All of the data must be returned exactly as given.

** THE DATA follows **

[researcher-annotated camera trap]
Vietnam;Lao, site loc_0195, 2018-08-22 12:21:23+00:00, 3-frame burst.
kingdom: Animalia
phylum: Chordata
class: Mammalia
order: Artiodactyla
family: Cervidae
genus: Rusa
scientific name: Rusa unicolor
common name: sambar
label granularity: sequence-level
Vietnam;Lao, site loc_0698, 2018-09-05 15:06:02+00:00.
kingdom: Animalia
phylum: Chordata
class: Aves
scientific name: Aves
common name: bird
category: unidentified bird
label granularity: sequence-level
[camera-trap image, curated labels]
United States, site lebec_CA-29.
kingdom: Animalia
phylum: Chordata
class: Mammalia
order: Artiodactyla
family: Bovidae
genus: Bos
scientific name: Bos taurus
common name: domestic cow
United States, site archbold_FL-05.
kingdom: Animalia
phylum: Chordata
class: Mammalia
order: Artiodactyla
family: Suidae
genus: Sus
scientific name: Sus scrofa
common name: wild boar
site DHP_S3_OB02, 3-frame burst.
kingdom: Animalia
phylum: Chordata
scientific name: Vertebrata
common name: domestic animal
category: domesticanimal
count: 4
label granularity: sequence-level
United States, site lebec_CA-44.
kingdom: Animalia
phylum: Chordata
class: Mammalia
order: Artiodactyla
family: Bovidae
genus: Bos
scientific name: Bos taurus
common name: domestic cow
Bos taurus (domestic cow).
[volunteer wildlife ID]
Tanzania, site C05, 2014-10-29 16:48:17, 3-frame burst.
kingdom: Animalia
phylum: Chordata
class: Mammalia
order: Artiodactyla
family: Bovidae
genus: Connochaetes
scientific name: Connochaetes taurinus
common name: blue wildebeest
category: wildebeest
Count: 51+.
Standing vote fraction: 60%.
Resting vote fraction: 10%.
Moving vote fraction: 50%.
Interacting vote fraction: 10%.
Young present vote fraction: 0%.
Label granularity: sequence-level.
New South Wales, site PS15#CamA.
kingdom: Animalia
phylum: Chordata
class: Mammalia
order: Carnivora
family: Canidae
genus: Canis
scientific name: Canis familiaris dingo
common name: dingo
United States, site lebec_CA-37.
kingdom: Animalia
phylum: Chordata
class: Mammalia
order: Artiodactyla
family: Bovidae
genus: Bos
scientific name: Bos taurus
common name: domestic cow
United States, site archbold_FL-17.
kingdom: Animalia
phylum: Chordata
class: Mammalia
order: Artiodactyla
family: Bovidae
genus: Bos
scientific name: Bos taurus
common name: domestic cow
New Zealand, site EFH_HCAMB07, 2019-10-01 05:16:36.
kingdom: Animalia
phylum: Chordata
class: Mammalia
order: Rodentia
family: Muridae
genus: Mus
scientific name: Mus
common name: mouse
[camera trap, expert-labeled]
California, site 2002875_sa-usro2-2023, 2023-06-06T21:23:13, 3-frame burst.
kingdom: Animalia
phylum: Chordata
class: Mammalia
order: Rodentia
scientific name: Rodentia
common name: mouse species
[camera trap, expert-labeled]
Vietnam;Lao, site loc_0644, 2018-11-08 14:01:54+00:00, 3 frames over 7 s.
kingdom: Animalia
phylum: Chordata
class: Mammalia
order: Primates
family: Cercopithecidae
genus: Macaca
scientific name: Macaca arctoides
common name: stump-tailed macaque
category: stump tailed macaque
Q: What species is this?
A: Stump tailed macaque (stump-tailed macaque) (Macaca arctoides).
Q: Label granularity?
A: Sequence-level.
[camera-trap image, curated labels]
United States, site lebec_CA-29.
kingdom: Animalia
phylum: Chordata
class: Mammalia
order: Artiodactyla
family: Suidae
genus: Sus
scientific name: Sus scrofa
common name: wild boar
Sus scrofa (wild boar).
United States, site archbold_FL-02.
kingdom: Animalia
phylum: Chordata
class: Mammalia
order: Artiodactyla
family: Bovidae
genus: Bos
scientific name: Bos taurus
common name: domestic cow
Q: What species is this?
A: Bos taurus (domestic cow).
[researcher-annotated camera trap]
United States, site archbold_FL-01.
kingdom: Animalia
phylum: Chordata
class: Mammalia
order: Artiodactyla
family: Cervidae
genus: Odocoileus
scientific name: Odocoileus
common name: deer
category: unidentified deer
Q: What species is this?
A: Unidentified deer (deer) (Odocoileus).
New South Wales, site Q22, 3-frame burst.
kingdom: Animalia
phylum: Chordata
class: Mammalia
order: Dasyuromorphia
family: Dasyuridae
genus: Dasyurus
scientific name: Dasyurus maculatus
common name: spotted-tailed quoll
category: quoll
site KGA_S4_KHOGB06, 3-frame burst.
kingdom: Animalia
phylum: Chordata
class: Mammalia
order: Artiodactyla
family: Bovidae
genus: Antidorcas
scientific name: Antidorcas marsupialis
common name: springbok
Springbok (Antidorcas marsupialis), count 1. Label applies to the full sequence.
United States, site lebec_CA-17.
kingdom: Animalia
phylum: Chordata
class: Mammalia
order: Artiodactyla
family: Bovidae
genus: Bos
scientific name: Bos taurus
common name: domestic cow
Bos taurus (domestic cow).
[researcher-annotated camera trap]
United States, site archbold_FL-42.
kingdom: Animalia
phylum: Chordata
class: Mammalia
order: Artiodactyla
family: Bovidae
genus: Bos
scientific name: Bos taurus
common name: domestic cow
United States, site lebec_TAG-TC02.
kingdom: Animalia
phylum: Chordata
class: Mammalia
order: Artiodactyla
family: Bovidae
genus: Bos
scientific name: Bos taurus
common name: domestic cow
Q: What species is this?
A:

** End of THE DATA **

— TASK RESULT —
[researcher-annotated camera trap]
Vietnam;Lao, site loc_0195, 2018-08-22 12:21:23+00:00, 3-frame burst.
kingdom: Animalia
phylum: Chordata
class: Mammalia
order: Artiodactyla
family: Cervidae
genus: Rusa
scientific name: Rusa unicolor
common name: sambar
label granularity: sequence-level
Vietnam;Lao, site loc_0698, 2018-09-05 15:06:02+00:00.
kingdom: Animalia
phylum: Chordata
class: Aves
scientific name: Aves
common name: bird
category: unidentified bird
label granularity: sequence-level
[camera-trap image, curated labels]
United States, site lebec_CA-29.
kingdom: Animalia
phylum: Chordata
class: Mammalia
order: Artiodactyla
family: Bovidae
genus: Bos
scientific name: Bos taurus
common name: domestic cow
United States, site archbold_FL-05.
kingdom: Animalia
phylum: Chordata
class: Mammalia
order: Artiodactyla
family: Suidae
genus: Sus
scientific name: Sus scrofa
common name: wild boar
site DHP_S3_OB02, 3-frame burst.
kingdom: Animalia
phylum: Chordata
scientific name: Vertebrata
common name: domestic animal
category: domesticanimal
count: 4
label granularity: sequence-level
United States, site lebec_CA-44.
kingdom: Animalia
phylum: Chordata
class: Mammalia
order: Artiodactyla
family: Bovidae
genus: Bos
scientific name: Bos taurus
common name: domestic cow
Bos taurus (domestic cow).
[volunteer wildlife ID]
Tanzania, site C05, 2014-10-29 16:48:17, 3-frame burst.
kingdom: Animalia
phylum: Chordata
class: Mammalia
order: Artiodactyla
family: Bovidae
genus: Connochaetes
scientific name: Connochaetes taurinus
common name: blue wildebeest
category: wildebeest
Count: 51+.
Standing vote fraction: 60%.
Resting vote fraction: 10%.
Moving vote fraction: 50%.
Interacting vote fraction: 10%.
Young present vote fraction: 0%.
Label granularity: sequence-level.
New South Wales, site PS15#CamA.
kingdom: Animalia
phylum: Chordata
class: Mammalia
order: Carnivora
family: Canidae
genus: Canis
scientific name: Canis familiaris dingo
common name: dingo
United States, site lebec_CA-37.
kingdom: Animalia
phylum: Chordata
class: Mammalia
order: Artiodactyla
family: Bovidae
genus: Bos
scientific name: Bos taurus
common name: domestic cow
United States, site archbold_FL-17.
kingdom: Animalia
phylum: Chordata
class: Mammalia
order: Artiodactyla
family: Bovidae
genus: Bos
scientific name: Bos taurus
common name: domestic cow
New Zealand, site EFH_HCAMB07, 2019-10-01 05:16:36.
kingdom: Animalia
phylum: Chordata
class: Mammalia
order: Rodentia
family: Muridae
genus: Mus
scientific name: Mus
common name: mouse
[camera trap, expert-labeled]
California, site 2002875_sa-usro2-2023, 2023-06-06T21:23:13, 3-frame burst.
kingdom: Animalia
phylum: Chordata
class: Mammalia
order: Rodentia
scientific name: Rodentia
common name: mouse species
[camera trap, expert-labeled]
Vietnam;Lao, site loc_0644, 2018-11-08 14:01:54+00:00, 3 frames over 7 s.
kingdom: Animalia
phylum: Chordata
class: Mammalia
order: Primates
family: Cercopithecidae
genus: Macaca
scientific name: Macaca arctoides
common name: stump-tailed macaque
category: stump tailed macaque
Q: What species is this?
A: Stump tailed macaque (stump-tailed macaque) (Macaca arctoides).
Q: Label granularity?
A: Sequence-level.
[camera-trap image, curated labels]
United States, site lebec_CA-29.
kingdom: Animalia
phylum: Chordata
class: Mammalia
order: Artiodactyla
family: Suidae
genus: Sus
scientific name: Sus scrofa
common name: wild boar
Sus scrofa (wild boar).
United States, site archbold_FL-02.
kingdom: Animalia
phylum: Chordata
class: Mammalia
order: Artiodactyla
family: Bovidae
genus: Bos
scientific name: Bos taurus
common name: domestic cow
Q: What species is this?
A: Bos taurus (domestic cow).
[researcher-annotated camera trap]
United States, site archbold_FL-01.
kingdom: Animalia
phylum: Chordata
class: Mammalia
order: Artiodactyla
family: Cervidae
genus: Odocoileus
scientific name: Odocoileus
common name: deer
category: unidentified deer
Q: What species is this?
A: Unidentified deer (deer) (Odocoileus).
New South Wales, site Q22, 3-frame burst.
kingdom: Animalia
phylum: Chordata
class: Mammalia
order: Dasyuromorphia
family: Dasyuridae
genus: Dasyurus
scientific name: Dasyurus maculatus
common name: spotted-tailed quoll
category: quoll
site KGA_S4_KHOGB06, 3-frame burst.
kingdom: Animalia
phylum: Chordata
class: Mammalia
order: Artiodactyla
family: Bovidae
genus: Antidorcas
scientific name: Antidorcas marsupialis
common name: springbok
Springbok (Antidorcas marsupialis), count 1. Label applies to the full sequence.
United States, site lebec_CA-17.
kingdom: Animalia
phylum: Chordata
class: Mammalia
order: Artiodactyla
family: Bovidae
genus: Bos
scientific name: Bos taurus
common name: domestic cow
Bos taurus (domestic cow).
[researcher-annotated camera trap]
United States, site archbold_FL-42.
kingdom: Animalia
phylum: Chordata
class: Mammalia
order: Artiodactyla
family: Bovidae
genus: Bos
scientific name: Bos taurus
common name: domestic cow
United States, site lebec_TAG-TC02.
kingdom: Animalia
phylum: Chordata
class: Mammalia
order: Artiodactyla
family: Bovidae
genus: Bos
scientific name: Bos taurus
common name: domestic cow
Q: What species is this?
A:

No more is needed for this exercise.